Signature Spanish ingredients
Sherry vinegar: This nutty, slightly sweet, and smooth vinegar imparts just a trace of oak.
Olive oil: Spanish extravirgin olive oils are now available at large supermarkets, in gourmet stores, and online from a www.zingermans.com, www.tienda.com, or www.spanishtable.com. Catalonian oil tends to be lighter on the palate than other Spanish olive oils.
Saffron: A signature spice of Spain. For maximum flavor, saffron threads should be handled with care―crushed and added to a dish; toasted and then crushed; or steeped in a warm liquid like wine, stock, or water before being added to a dish. Imparts a golden hue to paella.
Piquillo peppers: These deep-red, bittersweet chiles are ideal for stuffing but may also be served drizzled with oil and sherry vinegar as an appetizer.
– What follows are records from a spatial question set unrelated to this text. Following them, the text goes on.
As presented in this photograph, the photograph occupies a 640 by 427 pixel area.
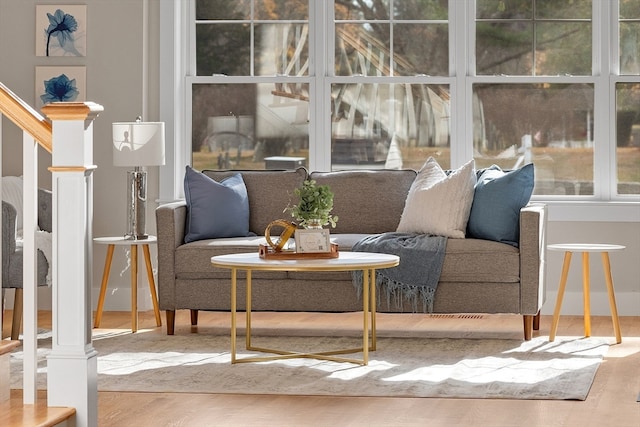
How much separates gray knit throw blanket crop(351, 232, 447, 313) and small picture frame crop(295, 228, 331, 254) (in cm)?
61

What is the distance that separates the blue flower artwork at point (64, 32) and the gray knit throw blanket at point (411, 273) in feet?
7.90

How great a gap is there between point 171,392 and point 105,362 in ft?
2.52

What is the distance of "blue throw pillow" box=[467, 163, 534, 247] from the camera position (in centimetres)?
612

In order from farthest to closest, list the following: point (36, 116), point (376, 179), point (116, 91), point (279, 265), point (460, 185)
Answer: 1. point (116, 91)
2. point (376, 179)
3. point (460, 185)
4. point (279, 265)
5. point (36, 116)

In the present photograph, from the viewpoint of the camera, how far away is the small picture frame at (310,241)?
17.8ft

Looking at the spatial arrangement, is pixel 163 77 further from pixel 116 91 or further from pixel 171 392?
pixel 171 392

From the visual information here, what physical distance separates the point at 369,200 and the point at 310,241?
131cm

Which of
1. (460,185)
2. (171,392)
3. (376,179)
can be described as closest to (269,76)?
(376,179)

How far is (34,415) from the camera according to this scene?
3.48 meters

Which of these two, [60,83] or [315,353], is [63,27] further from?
[315,353]

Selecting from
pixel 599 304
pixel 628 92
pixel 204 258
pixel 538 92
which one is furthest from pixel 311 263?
pixel 628 92

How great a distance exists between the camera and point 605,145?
7.13 meters

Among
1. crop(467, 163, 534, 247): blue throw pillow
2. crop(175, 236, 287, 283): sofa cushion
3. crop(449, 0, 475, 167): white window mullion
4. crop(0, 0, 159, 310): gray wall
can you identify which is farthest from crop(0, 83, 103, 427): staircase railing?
crop(449, 0, 475, 167): white window mullion

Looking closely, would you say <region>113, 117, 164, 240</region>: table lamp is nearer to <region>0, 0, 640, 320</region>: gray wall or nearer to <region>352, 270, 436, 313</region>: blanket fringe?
<region>0, 0, 640, 320</region>: gray wall
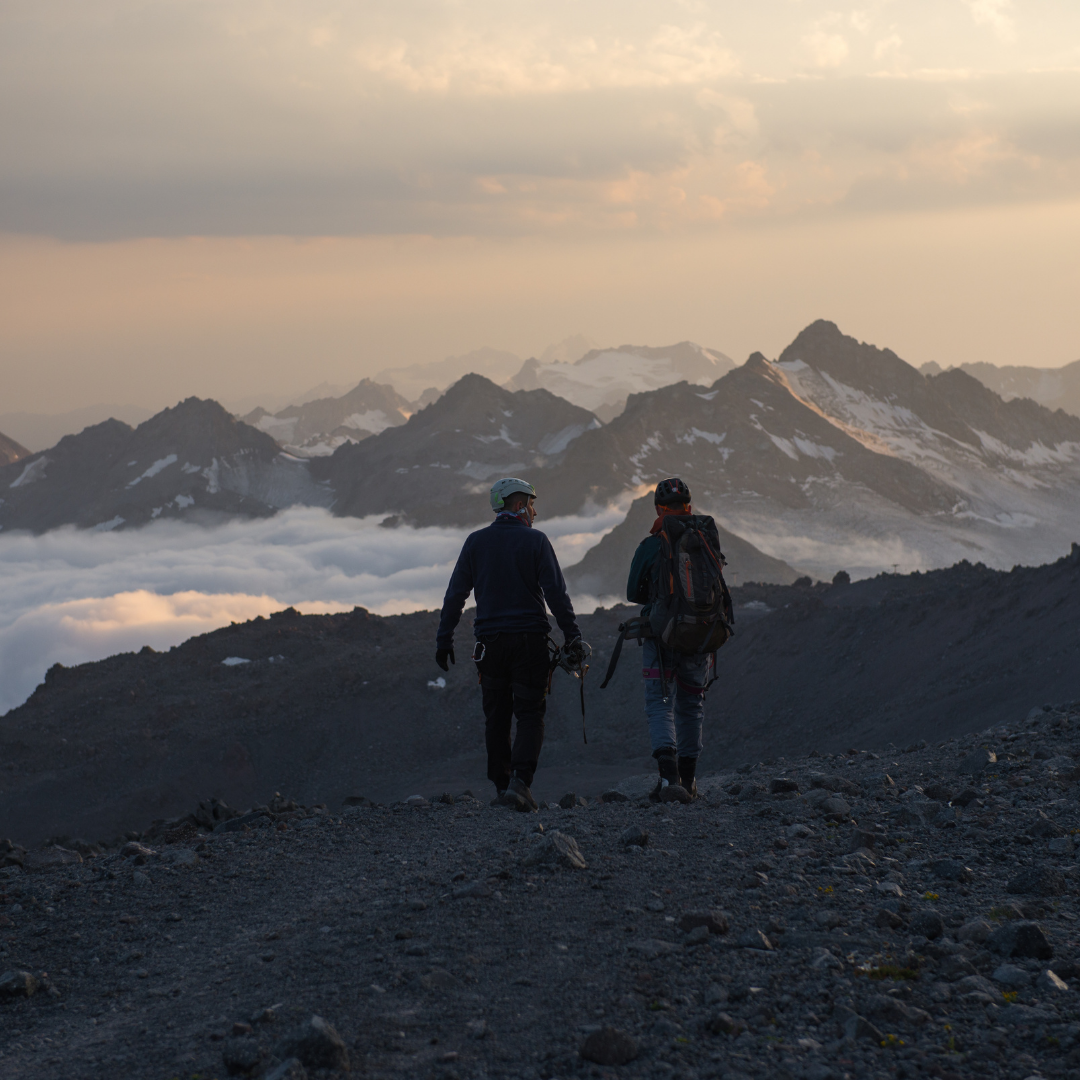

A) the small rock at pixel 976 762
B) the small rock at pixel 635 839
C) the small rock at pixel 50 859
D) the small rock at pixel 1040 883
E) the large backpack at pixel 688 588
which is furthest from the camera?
the small rock at pixel 976 762

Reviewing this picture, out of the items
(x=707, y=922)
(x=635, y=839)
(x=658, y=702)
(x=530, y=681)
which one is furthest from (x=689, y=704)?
(x=707, y=922)

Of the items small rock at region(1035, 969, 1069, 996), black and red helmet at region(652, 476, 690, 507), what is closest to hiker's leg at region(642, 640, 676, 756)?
black and red helmet at region(652, 476, 690, 507)

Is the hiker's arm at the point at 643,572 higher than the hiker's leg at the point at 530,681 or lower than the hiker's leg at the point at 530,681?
higher

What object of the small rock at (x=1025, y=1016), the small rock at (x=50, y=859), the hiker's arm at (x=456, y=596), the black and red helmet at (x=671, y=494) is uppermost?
the black and red helmet at (x=671, y=494)

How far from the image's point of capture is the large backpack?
811cm

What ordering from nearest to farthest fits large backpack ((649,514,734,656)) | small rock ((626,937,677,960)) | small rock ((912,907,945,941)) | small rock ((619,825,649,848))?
small rock ((626,937,677,960)) → small rock ((912,907,945,941)) → small rock ((619,825,649,848)) → large backpack ((649,514,734,656))

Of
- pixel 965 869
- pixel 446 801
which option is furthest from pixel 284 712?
pixel 965 869

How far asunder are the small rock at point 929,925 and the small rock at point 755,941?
0.71 metres

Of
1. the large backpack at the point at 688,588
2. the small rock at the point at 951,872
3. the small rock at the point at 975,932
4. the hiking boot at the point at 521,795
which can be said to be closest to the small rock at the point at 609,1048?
the small rock at the point at 975,932

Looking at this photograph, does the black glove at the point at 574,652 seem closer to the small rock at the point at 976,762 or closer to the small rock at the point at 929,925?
the small rock at the point at 976,762

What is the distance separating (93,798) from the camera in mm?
43250

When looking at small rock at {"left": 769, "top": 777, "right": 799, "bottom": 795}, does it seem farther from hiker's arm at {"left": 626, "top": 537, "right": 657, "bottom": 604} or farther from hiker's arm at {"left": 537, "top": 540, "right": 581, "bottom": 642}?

Romesco: This small dried pepper flavors the classic nut-thickened Catalonian sauce of the same name. Substitute dried ancho chile since the pepper is rarely exported.
Ñoras (pimiento choricero): These small, round dried peppers are common in Spanish cuisine and offer sweet and earthy backnotes to foods. They may be torn or chopped and added to stews, or rehydrated for paella or sofrito. Substitute sweet unsmoked pimentón.
Pimentón (paprika): This spice is a signature flavor component of Spanish cooking, whether dulce (sweet), agridulce (bittersweet), or picante (hot). Deeper red and coarser than the Hungarian version, pimentón colors stews and soups, and is the most widely used spice in the Spanish kitchen. Pimentón de la Vera is a smoked paprika, which offers robust, round, and meaty flavors to vegetarian dishes.
Rice: Typically a short- to medium-grain rice is used. Bomba and Calasparra are two well-known varieties.